1996 was the year for Linux on the desktop. FVWM, then Windomaker, then Sawmill/Sawfish, now Xmonad. Never looked back. From working at a publisher to doing development work at several companies to freelancing as hacker for hire to giving my 80+ mother a safe desktop to do administration and finances on while I live some 1300 km to the north of her, Linux rules the roost.
Why? Because it works. No nasty surprises, no forced upgrades, no nonsense.
I've come to this conclusion too. 1996 was the year of the Linux desktop. But... there's more to the story. In 1996 Linux was a clone of Unix, because there were still Unixes out there (HP-UX, SCO, etc.) that were charging $xx,000/seat.

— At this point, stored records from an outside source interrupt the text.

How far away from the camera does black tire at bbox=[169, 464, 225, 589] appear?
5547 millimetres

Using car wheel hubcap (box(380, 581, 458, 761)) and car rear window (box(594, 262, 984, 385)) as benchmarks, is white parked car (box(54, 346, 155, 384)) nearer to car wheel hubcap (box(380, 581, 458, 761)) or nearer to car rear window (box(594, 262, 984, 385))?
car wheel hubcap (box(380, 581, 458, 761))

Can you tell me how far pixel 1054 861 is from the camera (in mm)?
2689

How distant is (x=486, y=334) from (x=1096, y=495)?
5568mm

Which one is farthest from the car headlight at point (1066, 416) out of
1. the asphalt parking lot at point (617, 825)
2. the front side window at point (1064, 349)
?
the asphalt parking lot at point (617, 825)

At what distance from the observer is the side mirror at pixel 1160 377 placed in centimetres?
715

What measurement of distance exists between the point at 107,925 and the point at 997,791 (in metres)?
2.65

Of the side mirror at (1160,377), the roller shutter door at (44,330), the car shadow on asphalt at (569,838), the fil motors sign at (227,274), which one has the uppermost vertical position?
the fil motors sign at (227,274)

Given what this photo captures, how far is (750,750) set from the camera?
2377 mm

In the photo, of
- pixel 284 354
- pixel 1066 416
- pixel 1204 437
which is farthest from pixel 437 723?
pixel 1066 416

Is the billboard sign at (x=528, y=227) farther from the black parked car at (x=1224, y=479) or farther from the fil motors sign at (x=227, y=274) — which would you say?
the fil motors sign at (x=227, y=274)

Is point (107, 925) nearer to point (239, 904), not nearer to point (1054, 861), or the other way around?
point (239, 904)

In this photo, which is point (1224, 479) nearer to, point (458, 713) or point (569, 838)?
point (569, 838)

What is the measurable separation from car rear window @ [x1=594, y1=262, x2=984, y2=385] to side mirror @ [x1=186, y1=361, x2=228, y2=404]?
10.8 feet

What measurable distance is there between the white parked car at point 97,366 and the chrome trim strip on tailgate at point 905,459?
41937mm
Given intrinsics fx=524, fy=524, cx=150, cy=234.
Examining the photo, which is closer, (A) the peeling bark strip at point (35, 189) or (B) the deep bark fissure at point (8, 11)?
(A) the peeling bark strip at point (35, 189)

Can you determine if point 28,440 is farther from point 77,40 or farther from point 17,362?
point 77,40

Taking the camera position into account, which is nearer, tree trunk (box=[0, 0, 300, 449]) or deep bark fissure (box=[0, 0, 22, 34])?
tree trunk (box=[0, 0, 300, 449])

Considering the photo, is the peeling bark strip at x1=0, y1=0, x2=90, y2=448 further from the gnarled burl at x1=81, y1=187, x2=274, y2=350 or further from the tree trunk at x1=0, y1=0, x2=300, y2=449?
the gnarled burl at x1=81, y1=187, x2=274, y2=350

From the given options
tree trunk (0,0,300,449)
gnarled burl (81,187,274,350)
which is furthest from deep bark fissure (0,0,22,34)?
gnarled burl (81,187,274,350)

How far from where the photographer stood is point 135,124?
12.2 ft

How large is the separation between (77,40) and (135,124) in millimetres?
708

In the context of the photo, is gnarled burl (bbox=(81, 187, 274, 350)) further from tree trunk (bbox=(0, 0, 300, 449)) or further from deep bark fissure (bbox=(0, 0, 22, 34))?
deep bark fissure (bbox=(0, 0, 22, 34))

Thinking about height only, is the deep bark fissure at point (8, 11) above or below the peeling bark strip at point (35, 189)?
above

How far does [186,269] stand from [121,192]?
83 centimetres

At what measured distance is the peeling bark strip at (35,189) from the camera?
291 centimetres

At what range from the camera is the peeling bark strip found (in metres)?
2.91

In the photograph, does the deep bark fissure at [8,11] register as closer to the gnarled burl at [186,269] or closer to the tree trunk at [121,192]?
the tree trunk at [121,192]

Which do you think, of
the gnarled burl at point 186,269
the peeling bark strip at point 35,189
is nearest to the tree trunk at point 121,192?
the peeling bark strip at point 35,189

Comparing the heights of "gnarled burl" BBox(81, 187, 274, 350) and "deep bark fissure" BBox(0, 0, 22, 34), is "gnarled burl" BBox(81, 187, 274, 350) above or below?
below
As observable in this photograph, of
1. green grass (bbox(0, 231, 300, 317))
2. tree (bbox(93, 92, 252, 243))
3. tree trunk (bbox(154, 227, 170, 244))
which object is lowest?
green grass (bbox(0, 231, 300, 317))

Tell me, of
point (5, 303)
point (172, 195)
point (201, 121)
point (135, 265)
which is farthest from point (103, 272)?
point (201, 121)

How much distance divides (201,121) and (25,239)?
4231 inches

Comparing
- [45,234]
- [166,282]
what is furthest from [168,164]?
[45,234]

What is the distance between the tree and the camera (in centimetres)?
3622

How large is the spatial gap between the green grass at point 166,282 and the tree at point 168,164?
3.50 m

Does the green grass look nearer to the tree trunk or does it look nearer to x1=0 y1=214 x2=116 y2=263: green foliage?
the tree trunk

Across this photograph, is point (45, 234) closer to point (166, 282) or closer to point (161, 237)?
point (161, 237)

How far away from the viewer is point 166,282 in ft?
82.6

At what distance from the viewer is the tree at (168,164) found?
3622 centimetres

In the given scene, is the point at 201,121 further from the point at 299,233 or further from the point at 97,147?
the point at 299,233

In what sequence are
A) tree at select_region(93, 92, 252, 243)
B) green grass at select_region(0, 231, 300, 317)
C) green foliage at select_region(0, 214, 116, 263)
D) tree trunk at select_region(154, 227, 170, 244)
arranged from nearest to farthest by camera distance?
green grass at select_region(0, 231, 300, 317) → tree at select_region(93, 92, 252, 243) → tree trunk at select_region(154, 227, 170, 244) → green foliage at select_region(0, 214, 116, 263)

Everything good about Linux was taken from Unix.
This put Unix vendors out of business, which is unfortunate because after that, Linux had nothing left to copy from. There were no new ideas from industry. Instead, it became design-by-committee and first-come-first-serve. That's why it's taken so long for X11 to be replaced by Wayland. Many internet flame wars had to happen before Wayland was uncontroversial enough to be included.

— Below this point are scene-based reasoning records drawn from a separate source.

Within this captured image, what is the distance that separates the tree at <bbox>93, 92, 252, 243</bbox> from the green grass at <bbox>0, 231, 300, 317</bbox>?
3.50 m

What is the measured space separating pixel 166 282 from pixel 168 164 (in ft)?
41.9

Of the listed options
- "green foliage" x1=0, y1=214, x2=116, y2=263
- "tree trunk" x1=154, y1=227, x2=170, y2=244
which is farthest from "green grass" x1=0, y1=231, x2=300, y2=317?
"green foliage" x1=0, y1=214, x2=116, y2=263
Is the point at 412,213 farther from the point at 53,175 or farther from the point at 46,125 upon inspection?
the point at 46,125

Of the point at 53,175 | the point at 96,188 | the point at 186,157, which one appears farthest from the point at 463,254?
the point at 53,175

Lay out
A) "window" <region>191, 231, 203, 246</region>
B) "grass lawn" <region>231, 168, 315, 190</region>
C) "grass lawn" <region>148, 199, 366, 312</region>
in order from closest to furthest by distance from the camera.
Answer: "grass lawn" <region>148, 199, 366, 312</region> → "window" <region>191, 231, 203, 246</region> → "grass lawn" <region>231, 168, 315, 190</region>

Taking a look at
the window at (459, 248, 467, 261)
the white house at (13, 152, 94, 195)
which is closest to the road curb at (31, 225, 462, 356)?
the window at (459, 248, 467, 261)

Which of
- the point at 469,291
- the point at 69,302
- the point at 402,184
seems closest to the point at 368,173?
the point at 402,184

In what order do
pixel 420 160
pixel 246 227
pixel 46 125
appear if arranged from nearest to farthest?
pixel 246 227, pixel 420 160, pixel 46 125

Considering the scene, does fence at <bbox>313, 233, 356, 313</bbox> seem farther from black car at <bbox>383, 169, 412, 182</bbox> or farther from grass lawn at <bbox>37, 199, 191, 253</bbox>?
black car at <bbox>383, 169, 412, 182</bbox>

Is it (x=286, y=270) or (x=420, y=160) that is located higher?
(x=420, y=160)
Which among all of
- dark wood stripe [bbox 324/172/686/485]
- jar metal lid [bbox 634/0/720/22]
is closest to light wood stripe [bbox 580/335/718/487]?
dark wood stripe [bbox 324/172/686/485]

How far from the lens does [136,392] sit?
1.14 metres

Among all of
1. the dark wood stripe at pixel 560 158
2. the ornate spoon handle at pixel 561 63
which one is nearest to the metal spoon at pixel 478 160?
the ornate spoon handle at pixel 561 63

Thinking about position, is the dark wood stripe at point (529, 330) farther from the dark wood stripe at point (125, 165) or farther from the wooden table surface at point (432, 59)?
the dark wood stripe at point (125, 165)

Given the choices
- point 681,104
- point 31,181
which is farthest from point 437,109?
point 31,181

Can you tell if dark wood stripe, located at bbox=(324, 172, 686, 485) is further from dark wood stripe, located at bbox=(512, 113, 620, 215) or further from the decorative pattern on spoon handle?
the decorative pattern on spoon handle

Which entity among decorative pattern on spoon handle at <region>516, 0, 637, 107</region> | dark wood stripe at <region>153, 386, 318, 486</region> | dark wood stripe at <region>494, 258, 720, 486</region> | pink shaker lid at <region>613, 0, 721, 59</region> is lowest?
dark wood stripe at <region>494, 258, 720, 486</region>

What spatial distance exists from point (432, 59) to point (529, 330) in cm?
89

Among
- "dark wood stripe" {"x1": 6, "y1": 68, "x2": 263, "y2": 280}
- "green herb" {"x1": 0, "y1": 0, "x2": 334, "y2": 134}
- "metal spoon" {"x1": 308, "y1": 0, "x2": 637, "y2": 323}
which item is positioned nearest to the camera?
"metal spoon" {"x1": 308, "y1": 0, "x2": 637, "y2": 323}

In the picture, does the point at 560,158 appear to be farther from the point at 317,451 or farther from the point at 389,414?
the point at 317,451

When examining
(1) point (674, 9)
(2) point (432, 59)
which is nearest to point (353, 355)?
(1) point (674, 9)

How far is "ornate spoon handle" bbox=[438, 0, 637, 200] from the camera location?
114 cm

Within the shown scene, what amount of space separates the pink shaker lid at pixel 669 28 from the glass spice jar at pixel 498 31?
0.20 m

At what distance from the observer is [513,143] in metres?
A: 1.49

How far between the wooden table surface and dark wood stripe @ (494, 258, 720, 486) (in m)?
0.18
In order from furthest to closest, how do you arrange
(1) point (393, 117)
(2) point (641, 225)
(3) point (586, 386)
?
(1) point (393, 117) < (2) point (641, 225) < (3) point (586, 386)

Hm, yes, Wayland. It has not convinced me so I'm using X11 everywhere, that network transparency (through NX/X2go) is just too useful to let go. It is how my mother uses a Mate desktop running on the server-under-the-stairs here in Sweden from her laptop in the Netherlands to do her banking: Wireguard VPN + X2go. Would it work in Wayland? Probably, using VNC instead of X2go. Would it work without needing to futz with recalcitrant bits? Probably not. X2go "Just Works™" so... why bother?
Why? Because it works. No nasty surprises, no forced upgrades, no nonsense.